RE: approaches to recording

Implicitly, at least, there are two APIs: one for streaming and one for file-level recording.  If we're doing streaming recording on a MediaStream, and new Tracks get added, do we ignore them or signal an error?  What do we do if Tracks get removed?  Signal an error or fill in with black frames/silence?  

- Jim

-----Original Message-----
From: Timothy B. Terriberry [mailto:tterriberry@mozilla.com] 
Sent: Wednesday, October 17, 2012 8:39 AM
To: public-media-capture@w3.org
Subject: Re: approaches to recording

Jim Barnett wrote:
> Are there encodings that can handle dynamically adding tracks that do _not_ support streaming encoding?  Streaming encoding may well belong at the Track level, anyway.  I think that it's  primary purpose is to support media processing (including  speech recognition), and for those uses you want to get pure audio, pure video, etc.

If you're not doing streaming encoding, you don't have to "dynamically" 
add tracks. You can simply collect all the data (possibly caching encoded versions on disk, but that is an implementation detail) and mux the results at the end, when you're done.

You will probably need to insert black frames / silence for tracks that do not begin at the start of the stream, as most playback software will be confused if there is no data for them for a track for an extended period of time.
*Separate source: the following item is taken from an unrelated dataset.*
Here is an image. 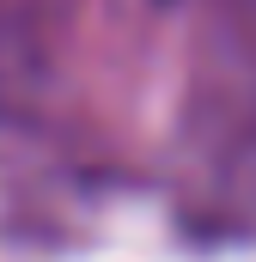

Likely also at the end, too (if you want seeking to work).

However, I agree with others that a separate "track-level" recording interface is a bad idea. There's nothing it can do that can't be done by a stream-level interface using a stream with a single track, but there are plenty of things a track-level interface cannot do that a stream-level interface can (e.g., synchronization). This issue is completely orthogonal to whether you want an interface that returns an entire encoded file at once, or whether you want to support streaming encoding. I think it's a mistake to conflate the two, as there are plenty of uses for streaming encoding that involve synchronized audio and video (our weekly Air Mozilla broadcasts being one, just for example).